• PROVIDED PASSAGE:
:::
You’re going to get depressed, you’re going to go to get in a funk, and you’re going to get all worried. You need to fight for what you believe in and try to persuade people in the arena of ideas. Don’t go make a bunch of phony documentaries and don’t go try to get trumped-up charges against an opponent. Actually try to win an election. We’ve been doing this for 40 years, I told him, those of us in the conservative movement. It didn’t happen overnight and it’s never going to be over and we can’t ever forget what it took that got us where we are. One of the mistakes after 1994, frankly, what us that too many people made the assumption that, “Okay, the country’s gone conservative. That’s it. Liberalism is over,” and we stopped teaching and we stopped explaining what we believed and why it was important, and that’s not going to happen this time, because a lesson’s been learned.
In the process, we’re going to be aided because the left is like this kid: Depressed and down in the dumps and getting more shrill and distancing, but they’re talking about actually leaving the country, marrying Canadians so they can emigrate. I think, “Go! Go!” (Laughter) It’s unbelievable. So to me, I hate to be repetitive but when I stop to think about it, I’m just in constant awe of this country and what we’ve achieved and what the potential here is. My grandfather lived to 104. He was born in the mid-1890’s. He worked to age 102 as a lawyer. And look at what he saw. He grew up, there were no phones. There was no electricity. There was nothing. He lived through a century that saw some of the most dramatic change in the human race ever known.
:::
• SOURCE DATA:
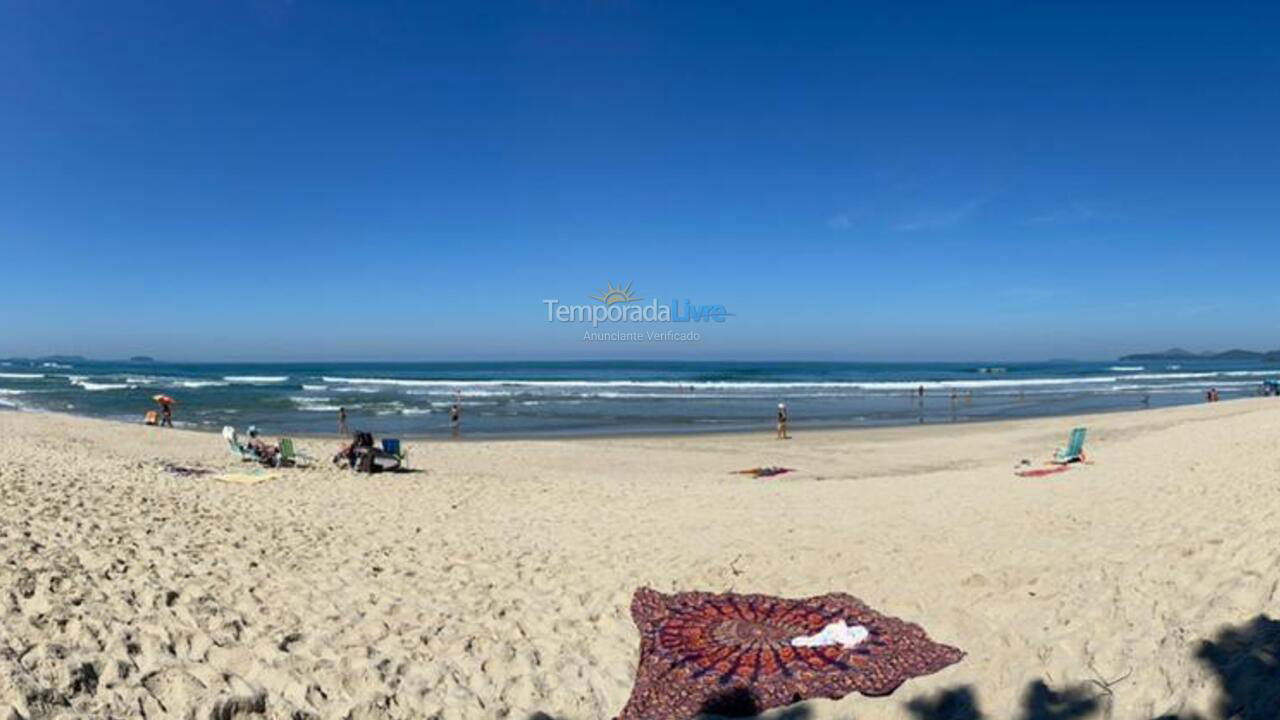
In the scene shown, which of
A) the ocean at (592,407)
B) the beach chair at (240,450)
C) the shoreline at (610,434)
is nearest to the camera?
the beach chair at (240,450)

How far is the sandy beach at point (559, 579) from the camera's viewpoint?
4504 mm

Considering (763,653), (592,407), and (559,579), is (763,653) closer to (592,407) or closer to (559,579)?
(559,579)

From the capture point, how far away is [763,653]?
17.4ft

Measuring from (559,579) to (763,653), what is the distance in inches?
94.3

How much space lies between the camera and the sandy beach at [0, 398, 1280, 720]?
4.50 metres

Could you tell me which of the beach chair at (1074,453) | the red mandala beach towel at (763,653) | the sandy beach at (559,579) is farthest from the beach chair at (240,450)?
the beach chair at (1074,453)

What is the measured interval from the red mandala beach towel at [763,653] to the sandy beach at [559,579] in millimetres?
177

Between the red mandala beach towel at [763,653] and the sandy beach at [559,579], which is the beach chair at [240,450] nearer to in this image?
the sandy beach at [559,579]

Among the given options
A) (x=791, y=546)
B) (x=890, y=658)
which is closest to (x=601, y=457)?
(x=791, y=546)

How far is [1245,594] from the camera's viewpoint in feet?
16.5

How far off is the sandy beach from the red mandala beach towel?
18cm

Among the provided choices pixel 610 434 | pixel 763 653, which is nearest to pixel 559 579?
pixel 763 653

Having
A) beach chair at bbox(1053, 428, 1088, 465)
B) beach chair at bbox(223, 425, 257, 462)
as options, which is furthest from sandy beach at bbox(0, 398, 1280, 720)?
beach chair at bbox(223, 425, 257, 462)

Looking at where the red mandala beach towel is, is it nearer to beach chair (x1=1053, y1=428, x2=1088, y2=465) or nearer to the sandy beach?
the sandy beach
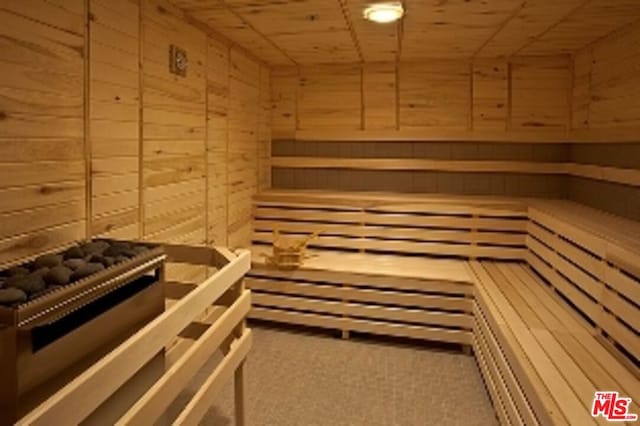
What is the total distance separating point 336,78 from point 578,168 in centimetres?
260

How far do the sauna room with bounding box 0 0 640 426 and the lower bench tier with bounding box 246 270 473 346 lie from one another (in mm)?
18

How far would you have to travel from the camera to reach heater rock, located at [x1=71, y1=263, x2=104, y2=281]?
5.38ft

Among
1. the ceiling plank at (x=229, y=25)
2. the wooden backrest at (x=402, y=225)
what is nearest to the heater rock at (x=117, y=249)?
the ceiling plank at (x=229, y=25)

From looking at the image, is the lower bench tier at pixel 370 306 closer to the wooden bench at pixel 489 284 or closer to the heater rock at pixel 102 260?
the wooden bench at pixel 489 284

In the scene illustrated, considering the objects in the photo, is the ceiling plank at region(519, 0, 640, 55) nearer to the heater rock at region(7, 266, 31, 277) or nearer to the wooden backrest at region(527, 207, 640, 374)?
the wooden backrest at region(527, 207, 640, 374)

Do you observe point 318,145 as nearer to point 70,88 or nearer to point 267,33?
point 267,33

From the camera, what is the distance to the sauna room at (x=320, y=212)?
1.81 m

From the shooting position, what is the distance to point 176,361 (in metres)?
1.69

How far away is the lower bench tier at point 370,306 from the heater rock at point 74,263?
7.54ft

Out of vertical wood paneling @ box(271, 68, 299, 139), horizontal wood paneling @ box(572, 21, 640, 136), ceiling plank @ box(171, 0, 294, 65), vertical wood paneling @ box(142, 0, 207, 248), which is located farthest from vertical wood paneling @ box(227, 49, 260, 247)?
horizontal wood paneling @ box(572, 21, 640, 136)

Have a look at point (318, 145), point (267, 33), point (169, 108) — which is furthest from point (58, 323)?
point (318, 145)

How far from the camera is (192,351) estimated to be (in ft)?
5.65

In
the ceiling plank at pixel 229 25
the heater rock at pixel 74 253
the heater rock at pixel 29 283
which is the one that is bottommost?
the heater rock at pixel 29 283

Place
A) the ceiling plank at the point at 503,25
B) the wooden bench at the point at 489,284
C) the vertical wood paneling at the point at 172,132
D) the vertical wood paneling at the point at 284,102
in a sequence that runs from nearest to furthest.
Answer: the wooden bench at the point at 489,284, the vertical wood paneling at the point at 172,132, the ceiling plank at the point at 503,25, the vertical wood paneling at the point at 284,102
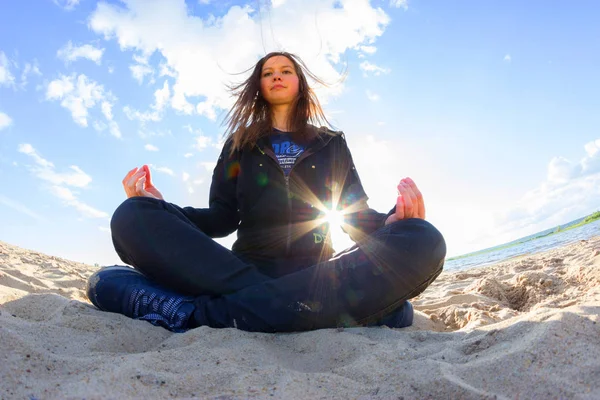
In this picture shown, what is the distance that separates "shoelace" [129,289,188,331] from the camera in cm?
208

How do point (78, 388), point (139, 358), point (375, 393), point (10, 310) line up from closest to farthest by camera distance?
point (78, 388), point (375, 393), point (139, 358), point (10, 310)

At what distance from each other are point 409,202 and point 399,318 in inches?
24.6

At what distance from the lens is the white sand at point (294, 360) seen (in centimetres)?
122

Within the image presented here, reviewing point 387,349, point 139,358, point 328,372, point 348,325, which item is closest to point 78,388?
point 139,358

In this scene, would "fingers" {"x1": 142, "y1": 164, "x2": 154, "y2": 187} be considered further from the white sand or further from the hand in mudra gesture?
the white sand

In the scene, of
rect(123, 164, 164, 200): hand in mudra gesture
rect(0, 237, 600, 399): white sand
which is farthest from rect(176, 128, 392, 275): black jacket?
rect(0, 237, 600, 399): white sand

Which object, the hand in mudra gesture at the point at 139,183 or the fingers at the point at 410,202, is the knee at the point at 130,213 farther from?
the fingers at the point at 410,202

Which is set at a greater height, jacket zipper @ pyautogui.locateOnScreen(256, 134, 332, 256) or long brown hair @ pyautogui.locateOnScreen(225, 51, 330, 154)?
long brown hair @ pyautogui.locateOnScreen(225, 51, 330, 154)

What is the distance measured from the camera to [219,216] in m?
2.95

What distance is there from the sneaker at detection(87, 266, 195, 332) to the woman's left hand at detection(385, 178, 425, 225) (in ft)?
3.69

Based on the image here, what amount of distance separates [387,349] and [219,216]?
162 cm

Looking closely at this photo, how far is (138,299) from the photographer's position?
2191mm

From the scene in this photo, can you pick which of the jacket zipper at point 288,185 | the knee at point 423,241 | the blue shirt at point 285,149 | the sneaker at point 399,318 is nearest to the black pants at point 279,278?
the knee at point 423,241

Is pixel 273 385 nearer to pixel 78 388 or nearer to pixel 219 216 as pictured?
pixel 78 388
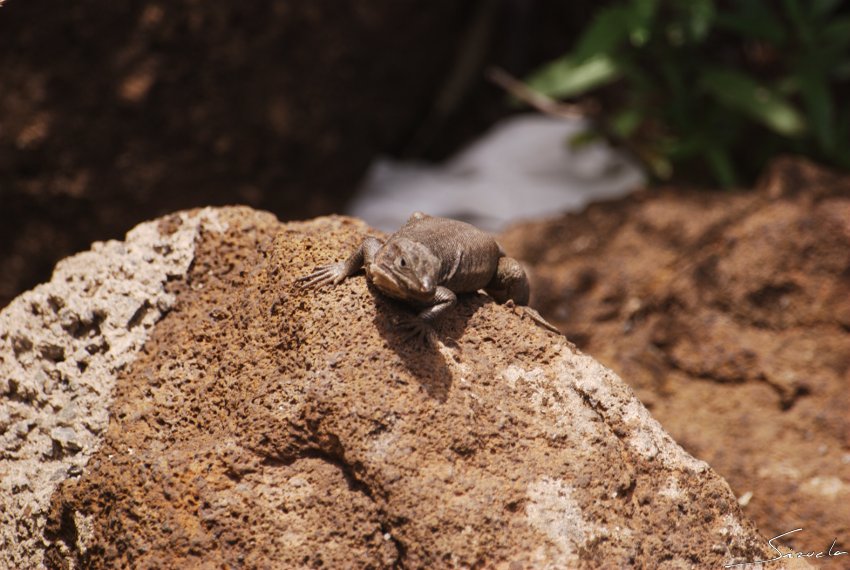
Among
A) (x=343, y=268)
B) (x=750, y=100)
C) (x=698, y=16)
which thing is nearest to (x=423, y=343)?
(x=343, y=268)

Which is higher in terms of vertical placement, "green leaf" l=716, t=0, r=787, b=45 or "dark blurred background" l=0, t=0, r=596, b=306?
"green leaf" l=716, t=0, r=787, b=45

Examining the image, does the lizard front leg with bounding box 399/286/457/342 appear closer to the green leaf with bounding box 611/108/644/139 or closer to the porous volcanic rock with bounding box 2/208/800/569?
the porous volcanic rock with bounding box 2/208/800/569

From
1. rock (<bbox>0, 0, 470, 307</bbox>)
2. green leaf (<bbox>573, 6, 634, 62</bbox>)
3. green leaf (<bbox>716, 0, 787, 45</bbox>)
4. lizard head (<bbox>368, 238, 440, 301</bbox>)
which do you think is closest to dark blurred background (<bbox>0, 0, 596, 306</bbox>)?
rock (<bbox>0, 0, 470, 307</bbox>)

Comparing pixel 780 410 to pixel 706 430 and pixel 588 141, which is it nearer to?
pixel 706 430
:::
• WORK TO COMPLETE:
**a)** List every number written in digits in the speech about the conservative movement, in the order they appear.
**b)** Translate this sentence from the speech about the conservative movement into Spanish: "He worked to age 102 as a lawyer."
**c)** Extend the speech about the conservative movement, picking up right after its final sentence.
The rows have no connection to the speech.

• ANSWERS BY ITEM NUMBER:
**a)** 40, 1994, 104, 1890's, 102

**b)** Trabajó como abogado hasta los 102 años.

**c)**
He went from, you know, he wrote a big huge book of love letters to my grandmother, and I said, “Where did you find time to do this?” He said, “What do you mean? That’s all the time we had to do.” (Laughter) You know, they read to each other. They read to themselves. There were no phones. There was no television. They got in a horse and buggy and they went to the park and they read to each other. (Laughter) But he grew up and thrived. I mean he never learned to use a computer but he mastered a remote (Laughter) and I’ll guarantee you he would not have been intimidated by a touch-screen voting machine (Laughter) and he’d have known the difference between Pat Buchanan and Algore. (Laughter)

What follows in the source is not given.